Na região do equador, os ventos em alturas de cerca de 3.000 metros, onde se formam as nuvens resultantes dessa evaporação, os ventos sopram predominantemente de leste para oeste, dando origem aos assim chamados "rios voadores" da América do Sul (nome dado pelo pesquisador brasileiro Antônio D. Nobre), por onde flui um décimo dos recursos de água doce do mundo. No seu trajeto leste-oeste, esses rios voadores atingem a Cordilheira dos Andes com montanhas de até 7.000 metros de altura, ou seja, bem mais altos do que a altura de flutuação das nuvens.
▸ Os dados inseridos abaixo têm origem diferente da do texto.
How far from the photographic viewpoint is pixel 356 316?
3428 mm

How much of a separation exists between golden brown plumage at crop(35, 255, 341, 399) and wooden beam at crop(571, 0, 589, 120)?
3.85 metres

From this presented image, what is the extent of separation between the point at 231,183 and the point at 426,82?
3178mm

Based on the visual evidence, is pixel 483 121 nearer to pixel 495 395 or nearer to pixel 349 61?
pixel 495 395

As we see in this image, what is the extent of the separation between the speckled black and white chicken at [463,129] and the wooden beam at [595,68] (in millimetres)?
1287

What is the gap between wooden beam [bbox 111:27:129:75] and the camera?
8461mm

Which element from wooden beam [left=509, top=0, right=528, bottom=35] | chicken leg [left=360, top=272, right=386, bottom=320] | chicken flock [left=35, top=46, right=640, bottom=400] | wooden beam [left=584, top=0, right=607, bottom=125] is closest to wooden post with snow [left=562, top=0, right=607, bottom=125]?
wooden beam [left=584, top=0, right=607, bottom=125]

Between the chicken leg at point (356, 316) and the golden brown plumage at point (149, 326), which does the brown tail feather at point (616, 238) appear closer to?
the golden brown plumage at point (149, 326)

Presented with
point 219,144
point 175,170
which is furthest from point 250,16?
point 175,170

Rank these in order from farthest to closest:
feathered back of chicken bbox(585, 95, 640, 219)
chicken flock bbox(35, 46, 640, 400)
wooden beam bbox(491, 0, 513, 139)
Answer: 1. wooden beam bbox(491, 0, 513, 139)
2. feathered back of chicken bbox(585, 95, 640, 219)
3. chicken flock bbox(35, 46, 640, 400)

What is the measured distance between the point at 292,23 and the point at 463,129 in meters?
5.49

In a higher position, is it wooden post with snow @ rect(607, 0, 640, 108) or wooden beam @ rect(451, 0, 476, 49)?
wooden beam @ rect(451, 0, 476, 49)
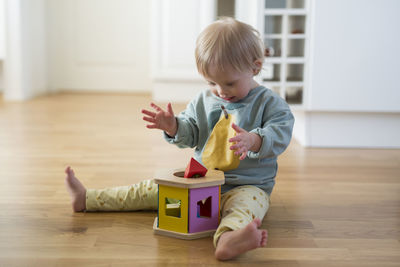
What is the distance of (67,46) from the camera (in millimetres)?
3482

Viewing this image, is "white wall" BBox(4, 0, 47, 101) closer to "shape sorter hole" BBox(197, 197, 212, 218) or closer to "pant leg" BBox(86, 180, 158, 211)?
"pant leg" BBox(86, 180, 158, 211)

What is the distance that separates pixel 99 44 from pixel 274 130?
2.74 m

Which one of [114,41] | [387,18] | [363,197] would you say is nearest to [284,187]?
[363,197]

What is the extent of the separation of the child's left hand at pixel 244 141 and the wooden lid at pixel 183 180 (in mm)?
64

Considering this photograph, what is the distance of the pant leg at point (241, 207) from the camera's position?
2.77ft

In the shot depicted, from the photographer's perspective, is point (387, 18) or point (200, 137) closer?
point (200, 137)

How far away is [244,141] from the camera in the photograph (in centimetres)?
88

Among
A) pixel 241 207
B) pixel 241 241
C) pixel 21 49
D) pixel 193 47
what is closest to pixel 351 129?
pixel 241 207

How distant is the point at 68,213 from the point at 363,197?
2.29 ft

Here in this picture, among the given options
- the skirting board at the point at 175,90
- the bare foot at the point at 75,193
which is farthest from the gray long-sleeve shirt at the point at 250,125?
the skirting board at the point at 175,90

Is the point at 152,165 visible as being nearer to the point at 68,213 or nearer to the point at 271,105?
the point at 68,213

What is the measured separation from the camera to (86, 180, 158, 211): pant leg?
104cm

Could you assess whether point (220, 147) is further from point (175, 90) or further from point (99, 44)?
point (99, 44)

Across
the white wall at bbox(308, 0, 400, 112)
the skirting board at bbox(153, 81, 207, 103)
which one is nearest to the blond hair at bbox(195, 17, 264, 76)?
the white wall at bbox(308, 0, 400, 112)
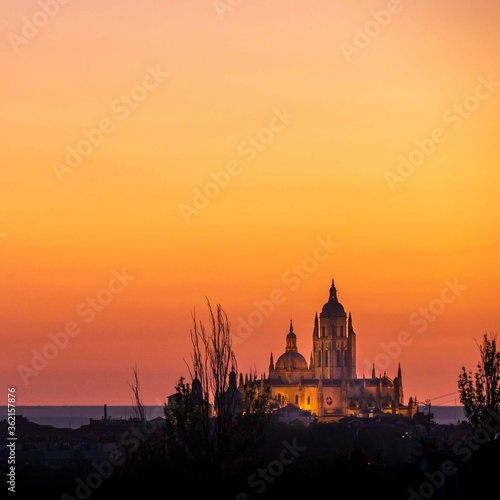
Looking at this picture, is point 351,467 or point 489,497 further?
point 351,467

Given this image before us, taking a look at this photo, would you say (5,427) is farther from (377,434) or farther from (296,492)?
(296,492)

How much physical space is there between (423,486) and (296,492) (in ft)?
15.5

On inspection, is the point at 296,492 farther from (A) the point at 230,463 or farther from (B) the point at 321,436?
(B) the point at 321,436

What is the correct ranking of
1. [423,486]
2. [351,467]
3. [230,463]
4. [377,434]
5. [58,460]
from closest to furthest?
1. [230,463]
2. [423,486]
3. [351,467]
4. [58,460]
5. [377,434]

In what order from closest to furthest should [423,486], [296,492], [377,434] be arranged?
[423,486], [296,492], [377,434]

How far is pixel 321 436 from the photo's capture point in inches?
6127

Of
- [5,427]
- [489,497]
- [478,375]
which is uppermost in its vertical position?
[5,427]

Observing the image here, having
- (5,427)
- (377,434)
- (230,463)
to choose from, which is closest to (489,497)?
(230,463)

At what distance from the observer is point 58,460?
351ft

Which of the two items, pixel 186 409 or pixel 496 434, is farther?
pixel 496 434

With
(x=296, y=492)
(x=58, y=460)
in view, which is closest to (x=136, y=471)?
(x=296, y=492)

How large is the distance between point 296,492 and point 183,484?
294 inches

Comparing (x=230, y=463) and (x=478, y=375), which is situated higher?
(x=478, y=375)

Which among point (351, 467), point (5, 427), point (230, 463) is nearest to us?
point (230, 463)
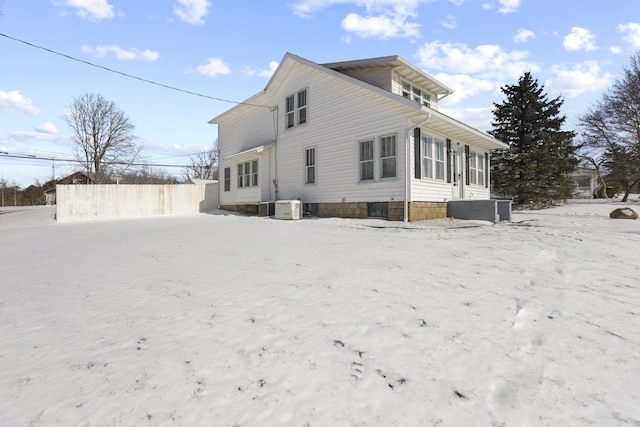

Essa barreira força uma mudança de curso dos ventos e das nuvens, uma menor parte dos quais desviando-se e acompanhando os Andes em direção ao norte, descarregando suas chuvas sobre o leste Peru e a Colômbia.

 

A maior parte do rio voador e sua capacidade pluvial, no entanto, toma o rumo para o sul, garantindo chuvas mais ou menos regulares no leste da Bolívia, no norte da Argentina e no Paraguai, bem como, em território brasileiro no Centro-oeste, na parte sulina do Sudeste e no Sul quando entra numa faixa de ventos preponderantemente de oeste a leste.

 

E aí voltamos ao prefácio geográfico. A parte sul do Mato Grosso do Sul, o sul de Minas Gerais, e os estados de São Paulo, Paraná e Santa Catarina situam-se exatamente na faixa de latitude dos desertos do hemisfério sul. Isso significa que esses territórios são diretamente beneficiados pelo rio voador vindo da Amazônia, sem os quais a flora e fana típicas dos mesmos não existiria. Em outras palavras, cada árvore desmatada nas Amazônia resulta numa redução de cerca de 1000 litros de chuva por dia (aproximadamente o equivalente ao consumo diário de três famílias de três pessoas) ao longo do curso desses rios voadores.

 

Fica a lição: os sistemas meteorológicos são complexos, sensíveis e consequentes.